• _TASK GOAL_
Make an exact copy of all the records.

• _DATA SUPPLIED_
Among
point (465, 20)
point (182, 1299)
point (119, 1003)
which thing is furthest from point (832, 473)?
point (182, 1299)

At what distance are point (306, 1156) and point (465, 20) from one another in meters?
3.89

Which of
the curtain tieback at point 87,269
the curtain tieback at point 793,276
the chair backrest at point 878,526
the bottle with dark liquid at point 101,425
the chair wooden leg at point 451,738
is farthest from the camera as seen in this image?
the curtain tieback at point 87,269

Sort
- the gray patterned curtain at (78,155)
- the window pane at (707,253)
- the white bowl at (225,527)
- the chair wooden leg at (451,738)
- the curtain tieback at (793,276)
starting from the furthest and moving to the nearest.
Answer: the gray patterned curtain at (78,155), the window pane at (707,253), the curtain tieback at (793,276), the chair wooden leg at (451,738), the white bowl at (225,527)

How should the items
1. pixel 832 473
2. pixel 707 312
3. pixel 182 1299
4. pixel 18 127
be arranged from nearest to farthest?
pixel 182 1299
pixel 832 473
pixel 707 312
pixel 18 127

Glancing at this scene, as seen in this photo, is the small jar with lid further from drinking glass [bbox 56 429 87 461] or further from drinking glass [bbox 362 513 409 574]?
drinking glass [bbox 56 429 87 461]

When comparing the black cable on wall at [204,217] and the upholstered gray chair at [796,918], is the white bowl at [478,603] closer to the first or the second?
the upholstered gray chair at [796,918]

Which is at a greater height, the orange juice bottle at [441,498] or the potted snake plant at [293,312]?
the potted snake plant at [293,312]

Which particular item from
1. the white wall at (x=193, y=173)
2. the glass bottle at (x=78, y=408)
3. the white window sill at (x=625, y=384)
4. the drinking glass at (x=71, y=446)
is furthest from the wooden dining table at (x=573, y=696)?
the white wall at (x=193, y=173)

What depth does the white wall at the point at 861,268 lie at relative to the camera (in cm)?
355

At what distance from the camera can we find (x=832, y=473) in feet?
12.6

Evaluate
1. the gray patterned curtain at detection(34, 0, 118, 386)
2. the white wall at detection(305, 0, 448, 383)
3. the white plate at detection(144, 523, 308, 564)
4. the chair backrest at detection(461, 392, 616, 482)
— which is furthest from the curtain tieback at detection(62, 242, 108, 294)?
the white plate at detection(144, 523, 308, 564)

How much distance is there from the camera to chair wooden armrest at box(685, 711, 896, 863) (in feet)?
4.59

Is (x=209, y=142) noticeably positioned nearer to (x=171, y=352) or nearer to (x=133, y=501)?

• _SOLUTION TO THIS EXERCISE_
Among
point (465, 20)
point (182, 1299)
point (119, 1003)
which thing is furthest from point (832, 473)?
point (182, 1299)

At what distance are point (306, 1156) and point (465, 20) from one another in meters?
3.89

Which of
the curtain tieback at point 87,269
the curtain tieback at point 793,276
the chair backrest at point 878,526
the bottle with dark liquid at point 101,425
the chair wooden leg at point 451,738
is farthest from the camera as seen in this image?
the curtain tieback at point 87,269

Sort
- the gray patterned curtain at (78,155)
- the window pane at (707,253)
- the white bowl at (225,527)
- the chair wooden leg at (451,738)
- the curtain tieback at (793,276)
starting from the furthest and moving to the nearest.
Answer: the gray patterned curtain at (78,155), the window pane at (707,253), the curtain tieback at (793,276), the chair wooden leg at (451,738), the white bowl at (225,527)

How should the items
1. pixel 832 473
2. pixel 707 312
3. pixel 182 1299
4. pixel 18 127
be arranged from nearest to farthest?
pixel 182 1299
pixel 832 473
pixel 707 312
pixel 18 127

Glancing at this scene, as seen in this photo, is the small jar with lid further from drinking glass [bbox 56 429 87 461] or further from drinking glass [bbox 362 513 409 574]?
drinking glass [bbox 56 429 87 461]

When comparing the black cable on wall at [204,217] and the upholstered gray chair at [796,918], is the white bowl at [478,603] closer to the first or the second?
the upholstered gray chair at [796,918]

Which is at a greater height, the orange juice bottle at [441,498] or the potted snake plant at [293,312]?
the potted snake plant at [293,312]

Which particular item from
1. the white wall at (x=193, y=173)
2. the glass bottle at (x=78, y=408)
3. the white window sill at (x=625, y=384)
4. the drinking glass at (x=71, y=446)
is furthest from the wooden dining table at (x=573, y=696)?
the white wall at (x=193, y=173)

What depth does the white wall at the point at 861,268 lie at relative to the camera (in cm)?
355

At what distance from the camera can we find (x=832, y=473) in feet?
12.6

Evaluate
1. the gray patterned curtain at detection(34, 0, 118, 386)
2. the white wall at detection(305, 0, 448, 383)
3. the white plate at detection(144, 523, 308, 564)
4. the chair backrest at detection(461, 392, 616, 482)
— which is furthest from the curtain tieback at detection(62, 242, 108, 294)?
the white plate at detection(144, 523, 308, 564)

How much distance is there from the camera to chair wooden armrest at box(685, 711, 896, 863) (in feet)?
4.59

Is (x=209, y=142) noticeably positioned nearer to (x=171, y=352) or nearer to (x=133, y=501)?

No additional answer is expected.